[Excerpt to read start]

The latest news, stories, reports, opinion and analysis from Oxfam Policy & Practice staff around the world.

Hope for land reform in Pakistan

Posted by Tahseen Alam Regional Media and Communication Officer, Dehli

13th Jun 2011

Husna La Shari and her family in Shikapur

Landlessness, exploitation and rising food prices are pushing more Pakistani farmers into poverty. A new Farmers' Charter of Demands calls for reform.

250 farmers from all over Pakistan, with the support of Pakistani NGOs and Oxfam have launched a Farmers' Charter of Demands urging the government to adopt agricultural reforms to better protect poor and landless farmers.

Key demands of the twelve point Farmers' Charter include calls for the reform of existing tenancy acts to allow workers to establish unions, demand fair wages and receive land titles supporting their legal rights to the land; while legal mechanisms should be put in place to adjudicate complaints and resolve conflicts.

[Excerpt to read end]
[Data entries start]

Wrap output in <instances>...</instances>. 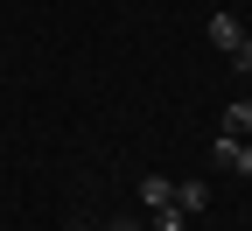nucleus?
Wrapping results in <instances>:
<instances>
[{
	"mask_svg": "<svg viewBox=\"0 0 252 231\" xmlns=\"http://www.w3.org/2000/svg\"><path fill=\"white\" fill-rule=\"evenodd\" d=\"M203 35H210V49H224V56H231V49L245 42V28H238V14H210V21H203Z\"/></svg>",
	"mask_w": 252,
	"mask_h": 231,
	"instance_id": "nucleus-1",
	"label": "nucleus"
},
{
	"mask_svg": "<svg viewBox=\"0 0 252 231\" xmlns=\"http://www.w3.org/2000/svg\"><path fill=\"white\" fill-rule=\"evenodd\" d=\"M175 210H182V217H189V210H210V182H203V175L175 182Z\"/></svg>",
	"mask_w": 252,
	"mask_h": 231,
	"instance_id": "nucleus-2",
	"label": "nucleus"
},
{
	"mask_svg": "<svg viewBox=\"0 0 252 231\" xmlns=\"http://www.w3.org/2000/svg\"><path fill=\"white\" fill-rule=\"evenodd\" d=\"M140 203H147V210L175 203V182H168V175H140Z\"/></svg>",
	"mask_w": 252,
	"mask_h": 231,
	"instance_id": "nucleus-3",
	"label": "nucleus"
},
{
	"mask_svg": "<svg viewBox=\"0 0 252 231\" xmlns=\"http://www.w3.org/2000/svg\"><path fill=\"white\" fill-rule=\"evenodd\" d=\"M238 133H252V98H238V105L224 112V140H238Z\"/></svg>",
	"mask_w": 252,
	"mask_h": 231,
	"instance_id": "nucleus-4",
	"label": "nucleus"
},
{
	"mask_svg": "<svg viewBox=\"0 0 252 231\" xmlns=\"http://www.w3.org/2000/svg\"><path fill=\"white\" fill-rule=\"evenodd\" d=\"M231 70H252V35H245V42L231 49Z\"/></svg>",
	"mask_w": 252,
	"mask_h": 231,
	"instance_id": "nucleus-5",
	"label": "nucleus"
},
{
	"mask_svg": "<svg viewBox=\"0 0 252 231\" xmlns=\"http://www.w3.org/2000/svg\"><path fill=\"white\" fill-rule=\"evenodd\" d=\"M231 168H238V175H252V147H245V140H238V154H231Z\"/></svg>",
	"mask_w": 252,
	"mask_h": 231,
	"instance_id": "nucleus-6",
	"label": "nucleus"
},
{
	"mask_svg": "<svg viewBox=\"0 0 252 231\" xmlns=\"http://www.w3.org/2000/svg\"><path fill=\"white\" fill-rule=\"evenodd\" d=\"M105 231H133V224H105Z\"/></svg>",
	"mask_w": 252,
	"mask_h": 231,
	"instance_id": "nucleus-7",
	"label": "nucleus"
}]
</instances>
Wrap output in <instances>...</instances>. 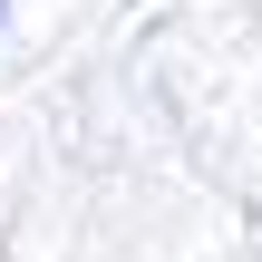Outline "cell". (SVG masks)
<instances>
[]
</instances>
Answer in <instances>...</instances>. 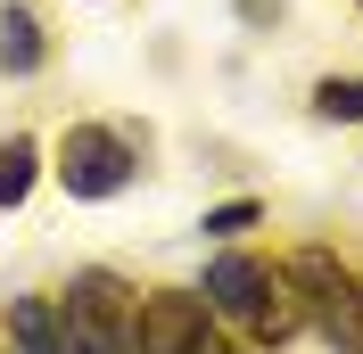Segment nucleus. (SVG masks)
Here are the masks:
<instances>
[{
	"instance_id": "obj_3",
	"label": "nucleus",
	"mask_w": 363,
	"mask_h": 354,
	"mask_svg": "<svg viewBox=\"0 0 363 354\" xmlns=\"http://www.w3.org/2000/svg\"><path fill=\"white\" fill-rule=\"evenodd\" d=\"M199 346H206V297L199 288L133 297V354H199Z\"/></svg>"
},
{
	"instance_id": "obj_1",
	"label": "nucleus",
	"mask_w": 363,
	"mask_h": 354,
	"mask_svg": "<svg viewBox=\"0 0 363 354\" xmlns=\"http://www.w3.org/2000/svg\"><path fill=\"white\" fill-rule=\"evenodd\" d=\"M281 280H289L297 313H306L339 354H363V280L330 256V247H297L289 264H281Z\"/></svg>"
},
{
	"instance_id": "obj_7",
	"label": "nucleus",
	"mask_w": 363,
	"mask_h": 354,
	"mask_svg": "<svg viewBox=\"0 0 363 354\" xmlns=\"http://www.w3.org/2000/svg\"><path fill=\"white\" fill-rule=\"evenodd\" d=\"M314 115L322 124H363V74H322L314 83Z\"/></svg>"
},
{
	"instance_id": "obj_6",
	"label": "nucleus",
	"mask_w": 363,
	"mask_h": 354,
	"mask_svg": "<svg viewBox=\"0 0 363 354\" xmlns=\"http://www.w3.org/2000/svg\"><path fill=\"white\" fill-rule=\"evenodd\" d=\"M33 173H42V140H33V132H9V140H0V206H25V198H33Z\"/></svg>"
},
{
	"instance_id": "obj_8",
	"label": "nucleus",
	"mask_w": 363,
	"mask_h": 354,
	"mask_svg": "<svg viewBox=\"0 0 363 354\" xmlns=\"http://www.w3.org/2000/svg\"><path fill=\"white\" fill-rule=\"evenodd\" d=\"M256 222H264V206H256V198H231V206L206 215V239H240V231H256Z\"/></svg>"
},
{
	"instance_id": "obj_5",
	"label": "nucleus",
	"mask_w": 363,
	"mask_h": 354,
	"mask_svg": "<svg viewBox=\"0 0 363 354\" xmlns=\"http://www.w3.org/2000/svg\"><path fill=\"white\" fill-rule=\"evenodd\" d=\"M50 42H42V17L25 0H0V74H42Z\"/></svg>"
},
{
	"instance_id": "obj_9",
	"label": "nucleus",
	"mask_w": 363,
	"mask_h": 354,
	"mask_svg": "<svg viewBox=\"0 0 363 354\" xmlns=\"http://www.w3.org/2000/svg\"><path fill=\"white\" fill-rule=\"evenodd\" d=\"M199 354H231V346H215V338H206V346H199Z\"/></svg>"
},
{
	"instance_id": "obj_4",
	"label": "nucleus",
	"mask_w": 363,
	"mask_h": 354,
	"mask_svg": "<svg viewBox=\"0 0 363 354\" xmlns=\"http://www.w3.org/2000/svg\"><path fill=\"white\" fill-rule=\"evenodd\" d=\"M264 288H272V264H256V256H215L199 297H206V313H231V321H248Z\"/></svg>"
},
{
	"instance_id": "obj_2",
	"label": "nucleus",
	"mask_w": 363,
	"mask_h": 354,
	"mask_svg": "<svg viewBox=\"0 0 363 354\" xmlns=\"http://www.w3.org/2000/svg\"><path fill=\"white\" fill-rule=\"evenodd\" d=\"M58 181H67V198H116V190L133 181L124 132H108V124H67V140H58Z\"/></svg>"
}]
</instances>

[Data entries end]

*Goals*:
(1) According to the post on land reform in Pakistan, how many farmers launched the Farmers' Charter of Demands?
(2) Continue the post on land reform in Pakistan from its final sentence.

*Written responses*:
(1) 250 farmers from all over Pakistan launched it.

(2)
The Charter says there needs to be comprehensive land reforms - ensuring cultivable state-owned land, as well as land owned by absentee landlords, be redistributed to landless farmers, including women, who currently cultivate the land. It also highlights the need for the repair and reconstruction of irrigation channels ahead of the next monsoon season.

The document was presented to key Pakistani politicians and experts in Islamabad including Taj Haider, Former Senator, Kishwar Zahra, Member of National Assembly and Aftab Alam, Regional Coordinator on Food and Agriculture for Action Aid.

The Charter was released on the day that Oxfam launched, 'My land, my right', a briefing paper calling on the Government of Pakistan to include comprehensive land reforms as part of its recovery and reconstruction programme in the wake of the 2010-11 devastating floods.

The paper states that reconstruction must explicitly address land issues and crippling inequalities in people's rights and access to land.  If not, the agency warned, millions of Pakistanis will remain trapped in deepening poverty, undermining the country's recovery.

Most people who live in the rural areas affected by the floods are landless.  Lack of land ownership and insecure access to arable land are two of the major causes of rural poverty in Pakistan.  The briefing paper said women farmers were among the most deprived. Despite their immense involvement in agriculture, they own less than three percent of the land - a figure which has fallen after the floods.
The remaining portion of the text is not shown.